QUOTED TEXT start

A new assessment on global electronic waste (e-waste), policies and statistics by the International Telecommunication Union, ITU, the United Nations specialized agency for information and communication technology in conjunction with the United Nations University, UNU, and the International Solid Waste Association, ISWA, has shown that not only did global e-Waste grow by eight percent in the last two years, it is predicted to increase by 17 percent come 2021.

The assessment, tagged The Global E-waste Monitor 2017, stated that “In 2016, 44.7 million metric tonnes of e-waste was generated, which is up 3.3 million metric tonnes, 8 percent, from 2014. In 2016, only about 20 percent (8.9 million metric tonnes) of all e-waste was recycled,” as it added that a further 17 percent increase to 52.2 million metric tonnes of e-waste by 2021 is expected.

According to the experts, the assessment seeks to increase global awareness and draw attention to the  issue of e-waste, which includes discarded products with a battery including mobile phones, laptops, televisions, refrigerators and electric toys.

The assessment also highlights the growing risk to the environment and human health due to increasing levels of e-waste and its unsafe treatment through burning or in dumpsites.

The assessment also notes that there are a growing number of countries are adopting e-waste legislation. “Currently 66 percent of the world’s population, living in 67 countries, is covered by national e-waste management laws, a significant increase from 44 percent in 2014. National e-waste policies and legislation play an important role as they set standards, guidelines and obligations to govern the actions of stakeholders who are associated with e-waste.”

Speaking on the outcome of the assessment, ITU Secretary- General, Houlin Zhao said “Environmental protection is one of the three pillars of sustainable development and ITU is at the forefront of advocating safe disposal of waste generated by information and communication technologies. E-waste management is an urgent issue in today’s digitally dependent world, where use of electronic devices is ever increasing, this is as included in ITU’s Connect 2020 Agenda targets.”

For the Director of the ITU Telecommunication Development Bureau, Brahima Sanou, Global E-waste Monitor serves as a valuable resource for governments developing necessary management strategies to reduce the adverse health and environmental effects of e-waste.

QUOTED TEXT end

→ **SHORT EXERCISE 1**:
Can you give the records again with every "instance_id" swapped for "id" and nothing else changed?

THE INPUT start

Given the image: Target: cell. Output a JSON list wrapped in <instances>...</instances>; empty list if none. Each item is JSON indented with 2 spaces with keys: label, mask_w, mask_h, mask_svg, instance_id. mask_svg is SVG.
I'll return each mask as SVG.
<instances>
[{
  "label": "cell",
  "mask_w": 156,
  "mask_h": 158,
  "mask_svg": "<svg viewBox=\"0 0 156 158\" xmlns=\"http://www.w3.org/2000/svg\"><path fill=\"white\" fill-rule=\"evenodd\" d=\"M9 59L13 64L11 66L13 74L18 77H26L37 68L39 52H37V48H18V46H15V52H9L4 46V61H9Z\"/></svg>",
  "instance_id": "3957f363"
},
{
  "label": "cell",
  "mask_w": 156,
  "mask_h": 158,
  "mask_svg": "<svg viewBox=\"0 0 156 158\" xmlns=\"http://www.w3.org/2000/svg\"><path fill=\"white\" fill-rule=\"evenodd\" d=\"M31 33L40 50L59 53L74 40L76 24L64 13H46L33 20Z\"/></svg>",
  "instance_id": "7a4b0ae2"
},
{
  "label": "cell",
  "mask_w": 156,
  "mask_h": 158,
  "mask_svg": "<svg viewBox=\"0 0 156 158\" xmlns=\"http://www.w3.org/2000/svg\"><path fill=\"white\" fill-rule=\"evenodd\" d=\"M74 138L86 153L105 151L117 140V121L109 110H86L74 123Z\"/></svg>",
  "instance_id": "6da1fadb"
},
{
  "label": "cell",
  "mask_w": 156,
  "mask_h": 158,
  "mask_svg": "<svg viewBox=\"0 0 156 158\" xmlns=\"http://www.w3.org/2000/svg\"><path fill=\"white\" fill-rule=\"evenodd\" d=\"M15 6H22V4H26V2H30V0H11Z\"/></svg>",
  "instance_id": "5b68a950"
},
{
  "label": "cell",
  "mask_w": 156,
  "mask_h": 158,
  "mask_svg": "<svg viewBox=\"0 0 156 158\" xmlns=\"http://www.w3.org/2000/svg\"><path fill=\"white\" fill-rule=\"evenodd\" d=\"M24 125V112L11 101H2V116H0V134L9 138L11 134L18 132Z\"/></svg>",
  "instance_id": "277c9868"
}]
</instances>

THE INPUT end

→ **SHORT EXERCISE 2**:
Can you turn the paragraph of the e-waste article that begins "The assessment, tagged The Global E-waste Monitor 2017" into a short list that keeps its main figures?

→ **PROBLEM SOLUTION 1**:
Given the image: Target: cell. Output a JSON list wrapped in <instances>...</instances>; empty list if none. Each item is JSON indented with 2 spaces with keys: label, mask_w, mask_h, mask_svg, id. mask_svg is SVG.
I'll return each mask as SVG.
<instances>
[{
  "label": "cell",
  "mask_w": 156,
  "mask_h": 158,
  "mask_svg": "<svg viewBox=\"0 0 156 158\" xmlns=\"http://www.w3.org/2000/svg\"><path fill=\"white\" fill-rule=\"evenodd\" d=\"M9 59L13 64L11 66L13 74L18 77H26L37 68L39 52H37V48H18V46H15V52H9L4 46V61H9Z\"/></svg>",
  "id": "3957f363"
},
{
  "label": "cell",
  "mask_w": 156,
  "mask_h": 158,
  "mask_svg": "<svg viewBox=\"0 0 156 158\" xmlns=\"http://www.w3.org/2000/svg\"><path fill=\"white\" fill-rule=\"evenodd\" d=\"M31 33L40 50L59 53L74 40L76 24L64 13H46L33 20Z\"/></svg>",
  "id": "7a4b0ae2"
},
{
  "label": "cell",
  "mask_w": 156,
  "mask_h": 158,
  "mask_svg": "<svg viewBox=\"0 0 156 158\" xmlns=\"http://www.w3.org/2000/svg\"><path fill=\"white\" fill-rule=\"evenodd\" d=\"M74 138L86 153L105 151L117 140V121L109 110H86L74 123Z\"/></svg>",
  "id": "6da1fadb"
},
{
  "label": "cell",
  "mask_w": 156,
  "mask_h": 158,
  "mask_svg": "<svg viewBox=\"0 0 156 158\" xmlns=\"http://www.w3.org/2000/svg\"><path fill=\"white\" fill-rule=\"evenodd\" d=\"M15 6H22V4H26V2H30V0H11Z\"/></svg>",
  "id": "5b68a950"
},
{
  "label": "cell",
  "mask_w": 156,
  "mask_h": 158,
  "mask_svg": "<svg viewBox=\"0 0 156 158\" xmlns=\"http://www.w3.org/2000/svg\"><path fill=\"white\" fill-rule=\"evenodd\" d=\"M24 125V112L11 101H2V116H0V134L9 138L11 134L18 132Z\"/></svg>",
  "id": "277c9868"
}]
</instances>

→ **PROBLEM SOLUTION 2**:
- The Global E-waste Monitor 2017 reports that 44.7 million metric tonnes of e-waste were generated in 2016.
- That is an increase of 3.3 million metric tonnes, or 8 percent, from 2014.
- Only about 20 percent (8.9 million metric tonnes) of that e-waste was recycled in 2016.
- A further 17 percent increase, to 52.2 million metric tonnes, is expected by 2021.